• [WHAT TO DO]
Repeat every record exactly, but keep images out of the copy.

+++ EXTRACTED MATERIAL

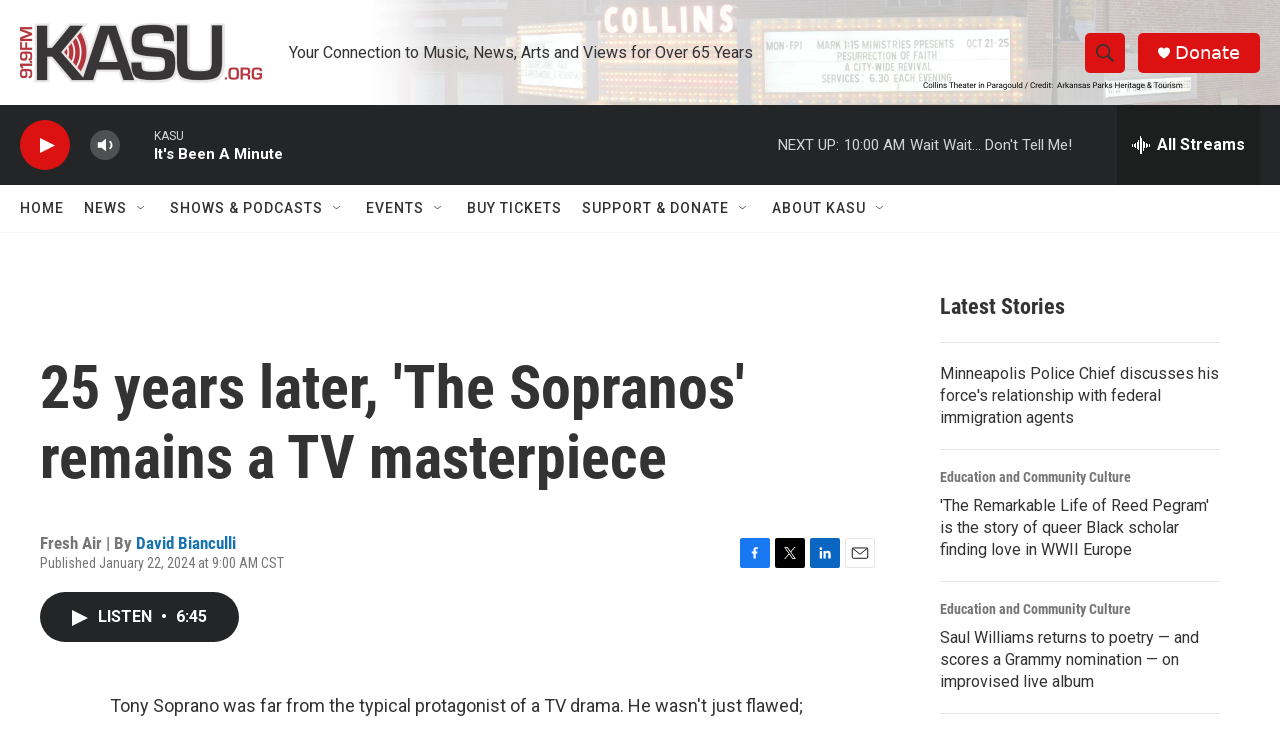

--- FILE ---
content_type: text/html; charset=utf-8
request_url: https://www.google.com/recaptcha/api2/aframe
body_size: 257
content:
<!DOCTYPE HTML><html><head><meta http-equiv="content-type" content="text/html; charset=UTF-8"></head><body><script nonce="CytXpAE67RxQo1tG2tPcWQ">/** Anti-fraud and anti-abuse applications only. See google.com/recaptcha */ try{var clients={'sodar':'https://pagead2.googlesyndication.com/pagead/sodar?'};window.addEventListener("message",function(a){try{if(a.source===window.parent){var b=JSON.parse(a.data);var c=clients[b['id']];if(c){var d=document.createElement('img');d.src=c+b['params']+'&rc='+(localStorage.getItem("rc::a")?sessionStorage.getItem("rc::b"):"");window.document.body.appendChild(d);sessionStorage.setItem("rc::e",parseInt(sessionStorage.getItem("rc::e")||0)+1);localStorage.setItem("rc::h",'1769872313861');}}}catch(b){}});window.parent.postMessage("_grecaptcha_ready", "*");}catch(b){}</script></body></html>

++++++

• [YOUR RESPONSE]
--- FILE ---
content_type: text/html; charset=utf-8
request_url: https://www.google.com/recaptcha/api2/aframe
body_size: 257
content:
<!DOCTYPE HTML><html><head><meta http-equiv="content-type" content="text/html; charset=UTF-8"></head><body><script nonce="CytXpAE67RxQo1tG2tPcWQ">/** Anti-fraud and anti-abuse applications only. See google.com/recaptcha */ try{var clients={'sodar':'https://pagead2.googlesyndication.com/pagead/sodar?'};window.addEventListener("message",function(a){try{if(a.source===window.parent){var b=JSON.parse(a.data);var c=clients[b['id']];if(c){var d=document.createElement('img');d.src=c+b['params']+'&rc='+(localStorage.getItem("rc::a")?sessionStorage.getItem("rc::b"):"");window.document.body.appendChild(d);sessionStorage.setItem("rc::e",parseInt(sessionStorage.getItem("rc::e")||0)+1);localStorage.setItem("rc::h",'1769872313861');}}}catch(b){}});window.parent.postMessage("_grecaptcha_ready", "*");}catch(b){}</script></body></html>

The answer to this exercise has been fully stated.